Case law: can an agency worker ever be an employee?

Businesses that use temporary workers supplied by an agency will welcome two recent decisions heard by the Employment Appeal Tribunal.

The issue raised in the first case was whether a worker supplied by an agency to an end-user, a local council, had a contract of employment with that end-user. The worker argued that she had an implied contract with the local council, given in particular that she had worked for the council for a period of some five years and had been treated like other permanent employees. The court followed the guidance given by the Court of Appeal in Dacas v Brook Street Bureau, and concluded there was no 'mutuality of obligation' and therefore no contract between the worker and the council.
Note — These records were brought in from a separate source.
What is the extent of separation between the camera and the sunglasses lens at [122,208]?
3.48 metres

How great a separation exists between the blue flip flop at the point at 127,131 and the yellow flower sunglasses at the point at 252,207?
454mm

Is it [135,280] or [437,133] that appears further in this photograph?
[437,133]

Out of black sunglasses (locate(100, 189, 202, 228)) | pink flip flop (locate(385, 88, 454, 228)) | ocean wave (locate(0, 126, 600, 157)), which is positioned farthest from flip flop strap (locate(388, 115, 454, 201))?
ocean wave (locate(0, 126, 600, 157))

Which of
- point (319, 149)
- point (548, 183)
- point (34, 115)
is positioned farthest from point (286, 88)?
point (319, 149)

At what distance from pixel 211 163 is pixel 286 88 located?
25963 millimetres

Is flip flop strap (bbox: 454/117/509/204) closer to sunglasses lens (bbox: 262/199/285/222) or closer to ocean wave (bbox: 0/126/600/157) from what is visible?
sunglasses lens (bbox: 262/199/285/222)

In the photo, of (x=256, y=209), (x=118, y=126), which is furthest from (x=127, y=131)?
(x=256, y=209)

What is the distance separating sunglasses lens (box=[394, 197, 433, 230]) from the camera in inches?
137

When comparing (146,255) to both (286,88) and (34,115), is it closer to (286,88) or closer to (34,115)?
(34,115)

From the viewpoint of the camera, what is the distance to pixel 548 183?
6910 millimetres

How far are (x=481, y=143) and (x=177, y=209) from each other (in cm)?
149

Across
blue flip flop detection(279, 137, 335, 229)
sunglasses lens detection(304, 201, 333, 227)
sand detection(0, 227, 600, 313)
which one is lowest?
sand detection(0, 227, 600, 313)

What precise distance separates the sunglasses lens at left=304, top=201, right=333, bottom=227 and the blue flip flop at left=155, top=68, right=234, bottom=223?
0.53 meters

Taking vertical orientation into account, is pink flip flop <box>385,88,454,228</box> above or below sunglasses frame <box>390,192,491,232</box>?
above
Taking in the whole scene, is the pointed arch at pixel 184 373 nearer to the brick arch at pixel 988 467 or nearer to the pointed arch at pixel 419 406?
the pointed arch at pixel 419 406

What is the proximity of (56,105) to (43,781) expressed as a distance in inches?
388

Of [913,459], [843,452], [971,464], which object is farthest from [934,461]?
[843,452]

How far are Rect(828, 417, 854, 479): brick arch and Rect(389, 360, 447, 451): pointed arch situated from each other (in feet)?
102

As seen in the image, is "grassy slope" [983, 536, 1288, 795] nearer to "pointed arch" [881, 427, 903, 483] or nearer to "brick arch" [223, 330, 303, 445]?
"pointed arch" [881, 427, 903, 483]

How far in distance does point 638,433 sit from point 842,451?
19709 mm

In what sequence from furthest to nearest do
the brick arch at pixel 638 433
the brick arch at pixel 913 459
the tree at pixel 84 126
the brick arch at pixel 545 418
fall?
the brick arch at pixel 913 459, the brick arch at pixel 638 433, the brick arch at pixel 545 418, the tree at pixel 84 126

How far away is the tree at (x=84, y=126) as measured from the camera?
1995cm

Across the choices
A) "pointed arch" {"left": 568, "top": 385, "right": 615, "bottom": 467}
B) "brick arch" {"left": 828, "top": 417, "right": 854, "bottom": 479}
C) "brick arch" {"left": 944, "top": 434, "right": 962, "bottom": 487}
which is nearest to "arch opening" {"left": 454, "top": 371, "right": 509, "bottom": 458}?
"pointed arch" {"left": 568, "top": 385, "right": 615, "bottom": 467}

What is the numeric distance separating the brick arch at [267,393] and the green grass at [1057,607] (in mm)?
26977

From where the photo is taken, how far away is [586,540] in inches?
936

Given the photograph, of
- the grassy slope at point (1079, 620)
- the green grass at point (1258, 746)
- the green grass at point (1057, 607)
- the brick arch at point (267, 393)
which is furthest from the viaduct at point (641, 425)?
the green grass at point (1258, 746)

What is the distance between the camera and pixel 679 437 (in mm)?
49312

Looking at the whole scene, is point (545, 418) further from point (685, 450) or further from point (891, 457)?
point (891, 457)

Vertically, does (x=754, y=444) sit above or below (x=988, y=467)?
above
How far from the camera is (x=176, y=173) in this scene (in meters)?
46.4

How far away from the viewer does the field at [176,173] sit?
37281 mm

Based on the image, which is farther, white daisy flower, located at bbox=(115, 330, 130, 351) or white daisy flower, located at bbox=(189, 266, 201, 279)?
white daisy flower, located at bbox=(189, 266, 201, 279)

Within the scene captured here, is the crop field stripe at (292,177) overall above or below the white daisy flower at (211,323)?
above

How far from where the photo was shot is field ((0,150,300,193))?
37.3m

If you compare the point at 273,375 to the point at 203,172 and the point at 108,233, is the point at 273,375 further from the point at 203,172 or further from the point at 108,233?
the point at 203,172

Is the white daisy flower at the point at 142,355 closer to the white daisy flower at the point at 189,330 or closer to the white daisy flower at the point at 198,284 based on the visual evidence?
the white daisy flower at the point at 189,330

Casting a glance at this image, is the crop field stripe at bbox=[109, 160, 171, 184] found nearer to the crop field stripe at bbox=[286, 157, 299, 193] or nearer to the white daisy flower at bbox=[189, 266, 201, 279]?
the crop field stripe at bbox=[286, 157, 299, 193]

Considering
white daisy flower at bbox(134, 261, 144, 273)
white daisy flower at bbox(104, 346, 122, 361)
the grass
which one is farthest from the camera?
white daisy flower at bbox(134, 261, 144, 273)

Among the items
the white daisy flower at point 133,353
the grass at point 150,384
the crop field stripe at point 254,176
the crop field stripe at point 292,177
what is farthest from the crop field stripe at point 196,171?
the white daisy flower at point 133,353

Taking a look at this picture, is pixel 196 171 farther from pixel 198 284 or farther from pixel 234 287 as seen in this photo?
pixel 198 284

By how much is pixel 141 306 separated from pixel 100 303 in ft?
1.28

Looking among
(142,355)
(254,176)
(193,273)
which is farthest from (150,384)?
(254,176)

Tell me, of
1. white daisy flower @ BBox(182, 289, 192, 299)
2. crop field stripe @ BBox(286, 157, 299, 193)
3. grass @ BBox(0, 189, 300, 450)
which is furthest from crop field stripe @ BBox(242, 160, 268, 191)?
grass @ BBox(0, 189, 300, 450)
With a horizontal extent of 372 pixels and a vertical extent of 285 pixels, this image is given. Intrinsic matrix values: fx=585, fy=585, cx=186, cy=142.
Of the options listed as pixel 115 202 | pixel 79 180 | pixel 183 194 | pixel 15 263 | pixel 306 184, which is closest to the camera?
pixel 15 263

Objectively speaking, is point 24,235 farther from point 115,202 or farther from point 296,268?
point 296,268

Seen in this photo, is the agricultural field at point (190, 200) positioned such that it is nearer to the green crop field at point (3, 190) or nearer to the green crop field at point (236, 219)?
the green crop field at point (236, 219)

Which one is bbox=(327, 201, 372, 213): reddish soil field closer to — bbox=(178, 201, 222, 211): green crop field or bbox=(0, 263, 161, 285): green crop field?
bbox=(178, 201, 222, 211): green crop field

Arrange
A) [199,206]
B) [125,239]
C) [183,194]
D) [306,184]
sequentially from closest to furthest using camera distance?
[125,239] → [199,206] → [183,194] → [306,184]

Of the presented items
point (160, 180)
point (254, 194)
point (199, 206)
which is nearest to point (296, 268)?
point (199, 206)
The court also indicated that it would not be appropriate to imply a contract between the worker and the end-user:
  • where the end-user could not insist on the agency providing a particular worker; or
  • where the agency arrangements were genuine and accurately represented the relationship between the parties; or
  • simply on the basis that the relationship had lasted for a long time.
In the second case, the court considered the question: could there be parallel contracts of service between the worker and the agency, and also between the worker and the end-user? On the facts of this case, the court concluded that such a situation did not exist. Since a contract (including unfair dismissal protection) existed between the worker and the agency, there was no need to imply a contract between the worker and the end-user.